[Part of a data file]
──────────────────────────────

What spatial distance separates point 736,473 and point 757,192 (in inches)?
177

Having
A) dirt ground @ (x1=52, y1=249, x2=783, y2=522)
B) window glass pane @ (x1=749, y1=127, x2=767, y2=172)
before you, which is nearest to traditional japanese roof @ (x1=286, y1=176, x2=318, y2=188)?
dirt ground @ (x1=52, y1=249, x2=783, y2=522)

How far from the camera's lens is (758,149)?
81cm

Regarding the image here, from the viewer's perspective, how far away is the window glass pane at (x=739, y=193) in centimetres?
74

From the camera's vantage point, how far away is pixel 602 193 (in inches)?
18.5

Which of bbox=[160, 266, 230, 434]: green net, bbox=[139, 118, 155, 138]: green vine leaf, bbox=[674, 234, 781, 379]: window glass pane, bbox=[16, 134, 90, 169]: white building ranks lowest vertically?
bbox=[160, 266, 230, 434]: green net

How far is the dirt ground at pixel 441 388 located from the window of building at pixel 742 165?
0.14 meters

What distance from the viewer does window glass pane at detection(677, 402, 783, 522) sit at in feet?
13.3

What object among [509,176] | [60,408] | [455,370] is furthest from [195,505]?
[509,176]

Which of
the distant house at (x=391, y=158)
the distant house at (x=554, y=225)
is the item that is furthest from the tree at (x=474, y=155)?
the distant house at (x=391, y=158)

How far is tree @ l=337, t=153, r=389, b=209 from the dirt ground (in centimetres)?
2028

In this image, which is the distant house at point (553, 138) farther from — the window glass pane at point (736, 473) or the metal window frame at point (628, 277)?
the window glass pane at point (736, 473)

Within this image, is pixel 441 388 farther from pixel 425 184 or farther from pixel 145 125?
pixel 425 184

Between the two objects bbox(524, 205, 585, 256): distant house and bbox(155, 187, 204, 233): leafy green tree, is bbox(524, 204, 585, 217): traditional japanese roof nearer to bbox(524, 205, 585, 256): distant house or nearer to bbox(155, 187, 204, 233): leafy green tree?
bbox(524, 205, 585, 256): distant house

──────────────────────────────

**WHAT YOU SHOULD DO:** Output all records verbatim.

**THE RESPONSE:**
What spatial distance separates point 736,473 and point 757,192 (in inches)?
177

Having
A) dirt ground @ (x1=52, y1=249, x2=783, y2=522)
B) window glass pane @ (x1=749, y1=127, x2=767, y2=172)
before you, which is nearest to traditional japanese roof @ (x1=286, y1=176, x2=318, y2=188)?
dirt ground @ (x1=52, y1=249, x2=783, y2=522)

How far from the camera's lens is (758,149)?
81cm

Regarding the image here, from the viewer's perspective, how far away is the window glass pane at (x=739, y=193) in centimetres?
74

From the camera's vantage point, how far away is pixel 602 193 (in inches)?
18.5

Which of bbox=[160, 266, 230, 434]: green net, bbox=[139, 118, 155, 138]: green vine leaf, bbox=[674, 234, 781, 379]: window glass pane, bbox=[16, 134, 90, 169]: white building ranks lowest vertically?
bbox=[160, 266, 230, 434]: green net

How far is the dirt ground at pixel 441 388 located from the window of building at pixel 742 165?
0.14 meters

What distance from the viewer does window glass pane at detection(677, 402, 783, 522) sit at in feet?
13.3

What object among [509,176] | [60,408] | [455,370] is furthest from [195,505]?
[509,176]

Which of
the distant house at (x=391, y=158)
the distant house at (x=554, y=225)
is the item that is furthest from the tree at (x=474, y=155)?
the distant house at (x=391, y=158)

How far is tree @ l=337, t=153, r=389, b=209 from the dirt ground (in centimetres)?
2028

In this image, which is the distant house at point (553, 138) farther from — the window glass pane at point (736, 473) or the metal window frame at point (628, 277)?
the window glass pane at point (736, 473)

Within this image, is pixel 441 388 farther from pixel 425 184 or farther from pixel 145 125?
pixel 425 184

Between the two objects bbox(524, 205, 585, 256): distant house and bbox(155, 187, 204, 233): leafy green tree, is bbox(524, 204, 585, 217): traditional japanese roof nearer to bbox(524, 205, 585, 256): distant house or nearer to bbox(155, 187, 204, 233): leafy green tree?
bbox(524, 205, 585, 256): distant house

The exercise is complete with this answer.